No caso dos presentes autos, resultou que o Autor não preenchia os requisitos para lhe ser aplicado aquele regime especial, tendo em conta que terminou o Magistério Primário em 1973. Ora, nos termos do artigo 11.º do Código Civil, as normas excecionais não comportam aplicação analógica, mas admitem interpretação extensiva.
No entanto, o âmbito de aplicação de uma norma excecional não pode ultrapassar os limites irremovíveis da letra da lei, uma vez que nestes casos, para o intérprete, valerá a letra e não o espírito da lei. Isto significa que, quanto aos aspetos vinculados, o julgador não poderá ir além da letra da lei. Portanto, sendo a norma contida no artigo 1.º da Lei n.º 77/2009, de 13 de Agosto, de natureza excecional, tendo em conta as condições de acesso e cálculo da pensão bastante mais favoráveis que as aplicáveis à generalidade dos subscritores da Caixa Geral de Aposentações, então não se pode interpretar extensivamente o referido preceito legal a situações que se encontram claramente fora do âmbito normativo do diploma. Por isso, a decisão impugnada, para além de não violar o disposto nos artigos 1.º e 2.º da Lei n.º 77/2009, de 13 de Agosto, também não violou o princípio da boa-fé, dado inexistir qualquer expetativa do Autor em relação ao deferimento do pedido ou incumprimento do objetivo a alcançar com a atuação empreendida. Por outro lado, também não se considera que a decisão impugnada tenha violado o disposto nos artigos 5.º e 6.º do CPA, na redação em vigor à data da prática do ato, uma vez que o regime excecional criado pela Lei n.º 77/2009, de 13 de Agosto, teve por escopo evitar o tratamento desigual dos professores que, nos anos letivos de 1975/1977, tivessem sido prejudicados com o regresso de professores das ex-colónias e com as consequentes alterações que aquele regresso provocou, naqueles anos, ao regime de colocação de professores. Daqui decorre que o tratamento diferenciado dos professores na situação prevista no artigo 1.º da Lei n.º 77/2009, de 13 de Agosto, visou colmatar uma situação de desigualdade que se verificou especificamente nos anos letivos de 1975/1977 em apelo aos princípios da igualdade. Nestes termos, a decisão que recaiu sobre o pedido do Autor não é violadora do princípio da igualdade, uma vez que, tendo entrado ao serviço em 1973, não resultou que tivesse sido efetivamente prejudicado com o regresso dos professores das ex-colónias, conforme aconteceu em relação aos demais colegas nos anos letivos de 1975/1977.

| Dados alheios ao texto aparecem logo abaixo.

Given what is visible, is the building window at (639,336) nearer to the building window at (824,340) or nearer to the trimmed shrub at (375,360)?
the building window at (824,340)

Face ao exposto, considera-se que a decisão impugnada não padece dos vícios invocados pelo Autor.
(…)».

A Lei n.º 77/2009, de 13 de Agosto «Institui um regime especial de aposentação para educadores de infância e professores do 1.º ciclo do ensino básico do ensino público em regime de monodocência que concluíram o curso de Magistério Primário e de Educação de Infância em 1975 e 1976», consagrando:

Artigo 1.º
Objecto
A presente lei institui um regime especial de aposentação para os educadores de infância e professores do 1.º ciclo do ensino básico do ensino público em regime de monodocência que concluíram o curso de Magistério Primário e de Educação de Infância nos anos de 1975 e 1976 que não se encontrem abrangidos pelo disposto na alínea b) do n.º 7 do artigo 5.º do Decreto-Lei n.º 229/2005, de 29 de Dezembro.
Artigo 2.º
Regime especial de aposentação
1 - Os educadores de infância e professores do 1.º ciclo do ensino básico do ensino público em regime de monodocência abrangidos pela presente lei podem aposentar-se tendo, pelo menos, 57 anos de idade e 34 anos de serviço, considerando-se, para o cálculo da pensão, como carreira completa 34 anos de serviço.

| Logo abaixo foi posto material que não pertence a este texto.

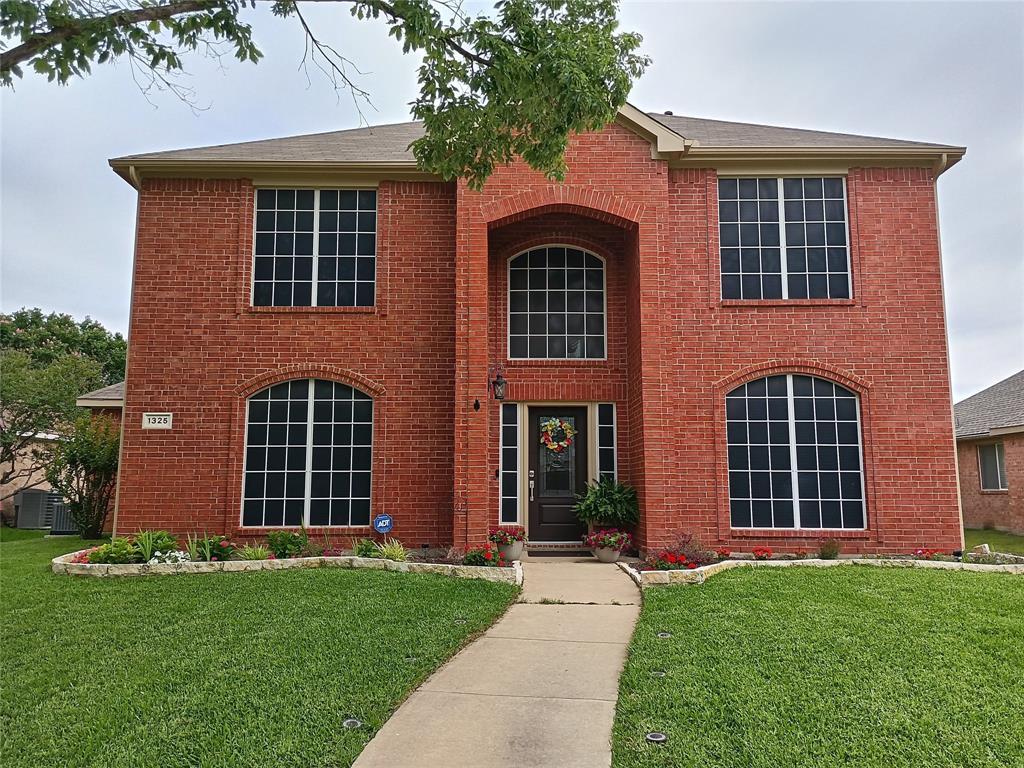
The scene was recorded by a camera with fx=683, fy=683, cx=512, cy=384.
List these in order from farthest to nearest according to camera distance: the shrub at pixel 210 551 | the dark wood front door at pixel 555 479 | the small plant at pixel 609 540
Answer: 1. the dark wood front door at pixel 555 479
2. the small plant at pixel 609 540
3. the shrub at pixel 210 551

2 - Por cada ano de serviço além dos 34 anos, a contagem da idade mínima para aposentação é bonificada em 6 meses, até ao máximo de 2 anos.
3 - Sem prejuízo dos números anteriores, a aposentação pode ser antecipada para os 55 anos de idade, sendo a pensão calculada nos termos gerais e reduzida em 4,5 % do seu valor por cada ano de antecipação em relação à idade legal de aposentação estabelecida no n.º 1.
O autor/recorrente concluiu o Magistério Primário em 21 de Julho de 1973.
Não é abrangido nos literais termos do art.º 1º da Lei n.º 77/2009, de 13/08, os quais se referem à conclusão do curso de Magistério Primário e de Educação de Infância nos anos de 1975 e 1976.
Perante os quais não se percebe como pode concluir que “O que a Lei 77/2009 pretende é exigir que seja aplicada apenas a professores do ensino do 1º ciclo em regime de monodocência que tenham concluído o curso antes de 1975 ou 1976”, pulverizando toda a letra da lei.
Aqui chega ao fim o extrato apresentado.